On being a grown-up

One of my students asked me today how much I hated paying taxes, and I think I slightly blew the kid’s mind when I told him that I don’t mind paying taxes at all, because I enjoy living in a society and paying taxes helps ensure that. He didn’t press for additional details, but had he done so I’d have pointed out that there were probably examples of specific taxes that I wouldn’t be especially fond of, or taxing systems that I had preferences on, but the concept of paying taxes itself? No, I’m fine with that, and there are any number of reasons why I might, in theory, advocate increasing my tax burden with no argument. In fact, having voted for a tax referendum for our local public school system in the last couple of years, I have already done that.

INFORMATION SHOWN |

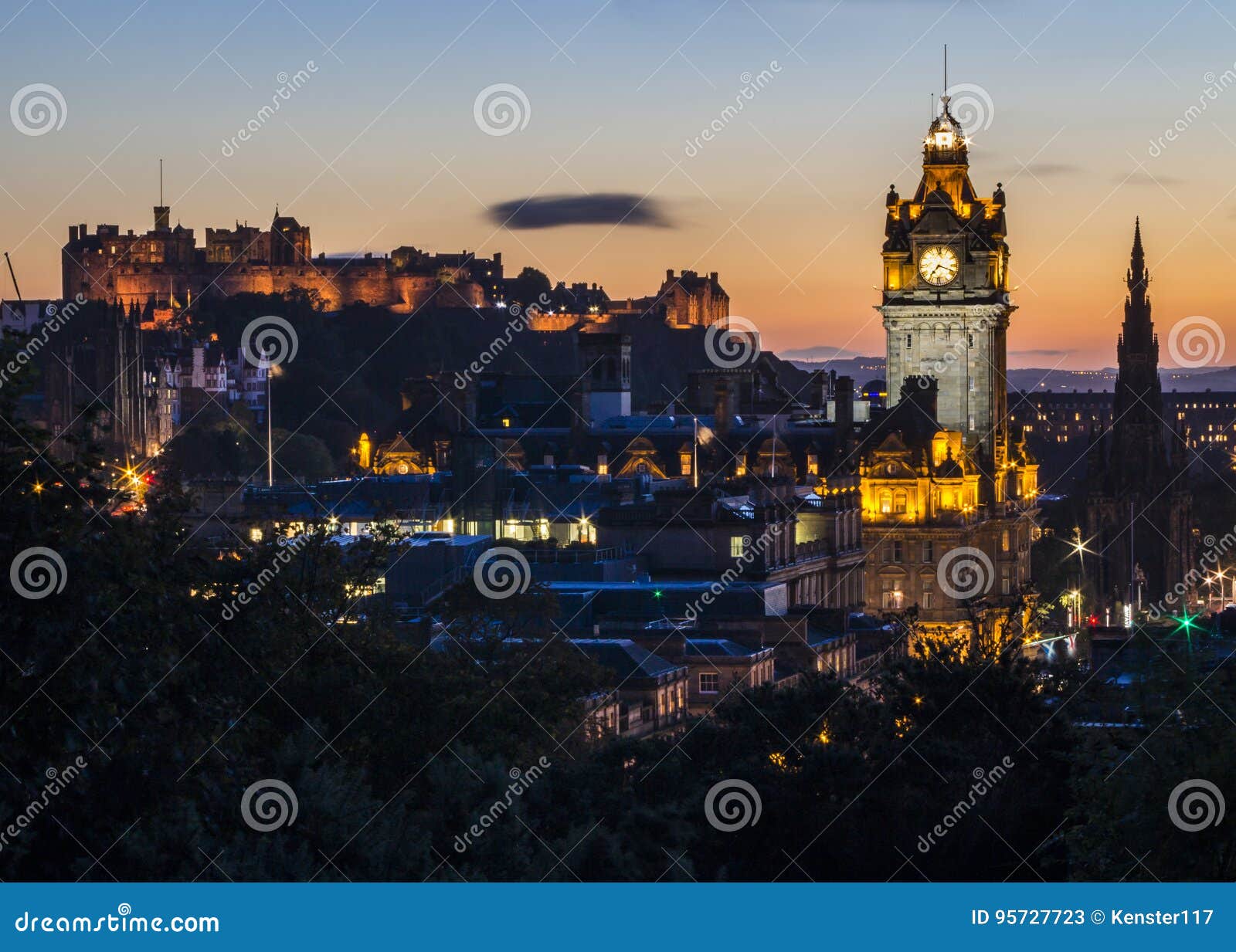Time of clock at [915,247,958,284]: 7:18
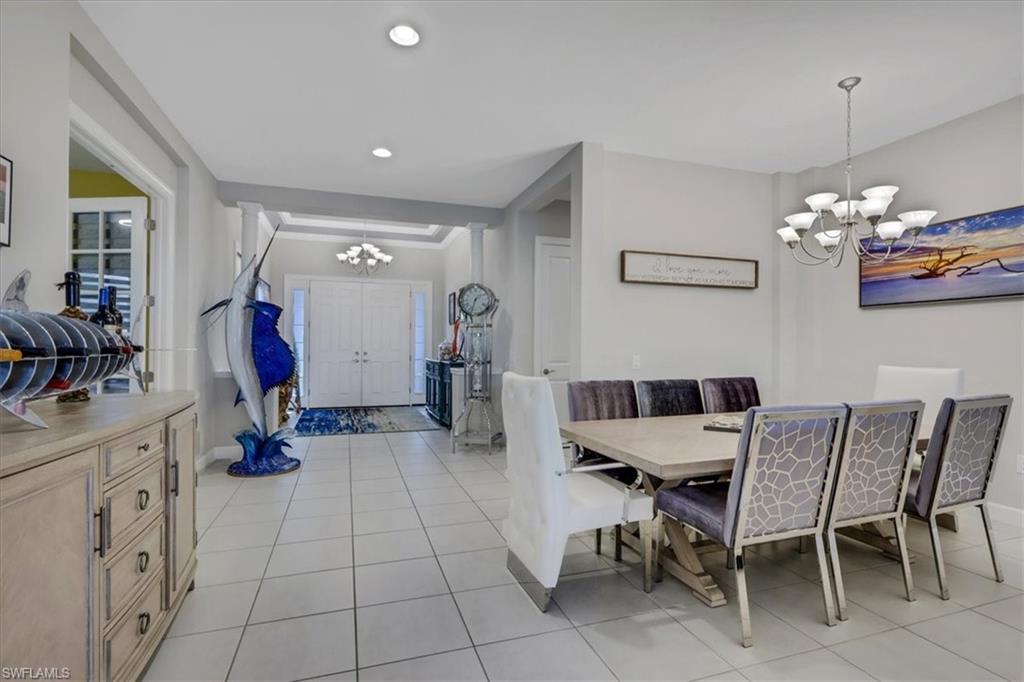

GIVEN REQUEST |
Extend the piece on not minding paying taxes, picking up right after its last sentence.

THE RESPONSE |
Anyway. This is leading toward a humblebrag, so brace yourself as necessary. My tire pressure sensors have been acting concerning lately, and I have three road trips planned in the next three days, so rather than adding air to my tires for the second time in eight days and crossing my fingers I decided to swing by the local tire shack and have someone take a closer look at them.

And that ended up costing me $650 for four new tires. And that’s after a visit to the comic shop, and buying myself dinner, and a visit to CVS for certain supplies that cost me $60, meaning that I left work and looked at my bank account and thought damn, I did pretty well keeping my spending down this week, and then dropped eight hundred dollars in a little over an hour and a half.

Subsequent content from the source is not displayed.